If moving between those environments requires manual reconfiguration, editing YAML, or swapping containers, the deployment and debugging costs outweigh the benefits.
Production-grade AI systems need orchestration that travels with the code. That means reproducibility, portability, and type safety by default.
A synthetic biology startup was developing ML-powered protein design tools. Their workflows initially ran fine, but did not scale well, limiting their ability to implement AI development best practices, such as reproducibility, isolation of dependencies and resources across tasks, caching, and data provenance. Being able to look back and see exactly which workflow produced which output was a requirement. They needed a system that could support these best practices not just locally, but across public cloud, private cloud, and on-premise environments.

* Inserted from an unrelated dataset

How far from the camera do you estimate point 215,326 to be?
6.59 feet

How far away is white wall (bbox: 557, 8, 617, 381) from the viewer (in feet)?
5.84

Without environment-flexible orchestration, they would have been slowed down considerably.
- Compliance Defiance
In production, compliance is a dealbreaker. Whether you’re meeting regulatory requirements, satisfying auditors, or maintaining credibility with stakeholders, you need to prove that your AI system maintains a certain standard of trust.
One global company learned this the hard way when coordinating quarterly forecasts across eight teams and more than 15 models. Manual handoffs and opaque workflows made it nearly impossible to trace results with confidence. Forecasts dragged on for weeks, and leadership lacked clear visibility into how data flowed or which model versions were used.
This is the difference reproducibility makes. In a pilot, you might survive by piecing together Slack messages and GitHub commits. In production, reproducibility and lineage must be automatic and auditable.
Without these controls, AI becomes a mystery box. You can’t validate results, debug failures, or demonstrate compliance. And in today’s regulatory environment, that’s a showstopper.
The Way Out: AI-Native Orchestration
The traps that keep AI projects stuck in pilot purgatory aren’t inevitable. Reliability, cost control, compliance, and complexity all point back to the same root cause: weak foundations. The way out is AI-native orchestration.
Done right, orchestration turns brittle prototypes into production-ready systems. It makes workflows resilient to messy, real-world data while keeping budgets in check. It makes compliance easy and unifies the fragmented AI development tech stack. In short, it provides the modern infrastructure that AI actually needs to be reliable in production.
Some companies have already made the leap, and they’re the ones getting real value out of AI today. For everyone else, the race is on to buy or build production-quality orchestration. That’s how you walk on the moon.